Comparando los textos se ve con
claridad que las leyes, las ordenanzas y los proyectos de ley de salud reproductiva son
copia de los proyectos modelo provistos por las ONGs tales como International
Planned Parethood Federation (IPPF). (En la Argentina, la filial de la IPPF es la Asociación
Argentina de Protección Familiar). Ese prototipo de leyes, en otros países ha
llevado a la despenalización del aborto quirúrgico.
En todos estos textos, el Estado
juzga cuando la procreación es responsable o no. En todos, se prohibe a los médicos y al
personal sanitario ejercer el derecho humano a la objeción de conciencia, siguiendo la
abusiva resolución de la Conferencia de la Mujer de Beijing, (nuestro pais no hizo
reserva sobre ese tema). En todos, se niega el derecho de los padres a la educación
sexual de sus hijos.
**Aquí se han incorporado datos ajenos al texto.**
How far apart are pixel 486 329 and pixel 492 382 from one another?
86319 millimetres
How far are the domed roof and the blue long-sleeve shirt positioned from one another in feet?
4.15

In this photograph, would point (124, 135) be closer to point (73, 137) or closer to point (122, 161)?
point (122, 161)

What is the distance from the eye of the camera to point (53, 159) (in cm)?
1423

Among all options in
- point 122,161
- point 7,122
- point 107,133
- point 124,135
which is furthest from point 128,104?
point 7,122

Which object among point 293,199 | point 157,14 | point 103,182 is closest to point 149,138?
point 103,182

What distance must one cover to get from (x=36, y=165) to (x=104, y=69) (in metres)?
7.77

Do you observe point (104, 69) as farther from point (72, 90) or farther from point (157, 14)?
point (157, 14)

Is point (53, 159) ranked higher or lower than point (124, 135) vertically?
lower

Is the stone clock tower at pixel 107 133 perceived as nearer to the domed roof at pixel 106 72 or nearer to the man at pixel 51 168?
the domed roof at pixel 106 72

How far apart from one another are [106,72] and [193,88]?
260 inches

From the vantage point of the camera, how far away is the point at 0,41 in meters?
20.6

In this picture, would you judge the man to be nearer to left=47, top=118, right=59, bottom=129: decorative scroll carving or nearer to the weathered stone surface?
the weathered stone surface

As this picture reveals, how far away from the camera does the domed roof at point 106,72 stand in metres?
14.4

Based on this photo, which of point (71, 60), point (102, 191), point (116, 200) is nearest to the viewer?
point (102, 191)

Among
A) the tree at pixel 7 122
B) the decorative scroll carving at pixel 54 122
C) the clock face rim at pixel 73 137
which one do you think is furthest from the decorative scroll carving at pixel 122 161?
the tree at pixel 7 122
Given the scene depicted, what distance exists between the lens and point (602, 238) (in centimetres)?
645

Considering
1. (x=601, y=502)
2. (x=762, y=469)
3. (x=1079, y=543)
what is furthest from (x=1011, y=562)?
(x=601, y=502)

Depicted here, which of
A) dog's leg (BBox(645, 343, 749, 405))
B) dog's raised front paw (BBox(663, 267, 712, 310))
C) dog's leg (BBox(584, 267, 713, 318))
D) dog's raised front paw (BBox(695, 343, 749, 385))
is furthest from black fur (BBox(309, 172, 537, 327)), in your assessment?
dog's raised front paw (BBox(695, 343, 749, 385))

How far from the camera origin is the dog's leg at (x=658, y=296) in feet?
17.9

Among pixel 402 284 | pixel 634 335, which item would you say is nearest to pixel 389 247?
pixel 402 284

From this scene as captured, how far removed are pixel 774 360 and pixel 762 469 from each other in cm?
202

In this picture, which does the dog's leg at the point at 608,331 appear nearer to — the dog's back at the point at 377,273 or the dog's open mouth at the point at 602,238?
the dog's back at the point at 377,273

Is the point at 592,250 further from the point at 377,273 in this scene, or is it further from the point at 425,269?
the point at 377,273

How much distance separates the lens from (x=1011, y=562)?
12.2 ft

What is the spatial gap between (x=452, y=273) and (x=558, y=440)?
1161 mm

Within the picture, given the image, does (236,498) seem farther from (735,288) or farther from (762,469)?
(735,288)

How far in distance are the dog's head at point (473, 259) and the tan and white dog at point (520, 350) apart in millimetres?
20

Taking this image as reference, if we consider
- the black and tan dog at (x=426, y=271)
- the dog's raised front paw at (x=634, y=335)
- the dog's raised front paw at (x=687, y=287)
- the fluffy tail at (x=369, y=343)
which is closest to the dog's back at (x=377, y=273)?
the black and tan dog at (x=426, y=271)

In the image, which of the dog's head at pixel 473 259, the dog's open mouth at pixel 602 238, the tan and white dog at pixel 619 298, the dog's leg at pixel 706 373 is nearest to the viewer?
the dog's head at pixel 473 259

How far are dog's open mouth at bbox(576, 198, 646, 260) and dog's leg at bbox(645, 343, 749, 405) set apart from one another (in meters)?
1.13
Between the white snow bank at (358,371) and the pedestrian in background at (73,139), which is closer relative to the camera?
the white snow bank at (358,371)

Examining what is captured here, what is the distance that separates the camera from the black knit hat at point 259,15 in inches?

Y en todos, uno de los objetivos primordiales declarados es combatir
la pobreza, que tratan de resolverlo, como dijo Juan Pablo II, «prohibiendo a los pobres
nacer».
El objetivo declarado de la IPPF, y
de otras organizaciones internacionales, para el año 2000 es conseguir la
despenalización del aborto quirúrgico en los países en los que todavía rige algún
impedimento legal. "Allí dónde el acceso a los servicios de aborto sin riesgo
es restringido, las asociaciones deben mantener un diálogo positivo y trabajar con otras
organizaciones no gubernamentales o grupos dedicados (...) para promover reformas en la
ley", (10). Para imponer la contracepción, y después despenalizar el
aborto, estas organizaciones mienten descaradamente en cuanto al número de abortos
clandestinos. En la Cámara de Diputados de la Nación en 1995, se llegó a hablar de
500.000 abortos ilegales al año, lo que es estadísticamente imposible
(11).
Los obispos latinoamericanos
acusaron a la IPPF y a sus filiales de «empobrecer moralmente» a los pueblos de la
región, y denuncian que sus políticas son inspiradas por «poderosos intereses
económicos y políticos de organismos financieros y de laboratorios que buscan mercados
para sus productos anticonceptivos y abortivos», y reconocieron una verdadera
guerra química (12).
Democracia totalitaria
No cabe duda que
los textos que nos ocupan son un instrumento del imperialismo cultural que pretende
implantar un nuevo orden en el mundo y que utiliza, como una de sus armas, el sexo,
empobreciendo moralmente a los pueblos. En otras palabras, estas campañas son etapas del
plan de reingeniería social que llevan a cabo los países centrales y se enmarcan en un
proyecto de dominio universal.
El totalitarismo, según algunos
autores modernos -dice Michel Schooyans-, no se define primeramente por la vigencia de un
régimen en particular o por la ausencia de un parlamento o de un régimen representativo,
aunque estas condiciones sean irremplazables. El régimen totalitario tiene como razgo
típico el ataque al hombre en sus dimensiones físicas, psicológica y espiritual. El
totalitarismo inhibe, paraliza, congela y anestesia la capacidad de juicio personal y la
toma de decisiones libres. Se distrae la atención, se inhibe la capacidad crítica, se
retira toda responsabilidad, y la persona se convierte en irresponsable y alienada. El
totalitarismo ya no usa la fuerza física, destruye el yo.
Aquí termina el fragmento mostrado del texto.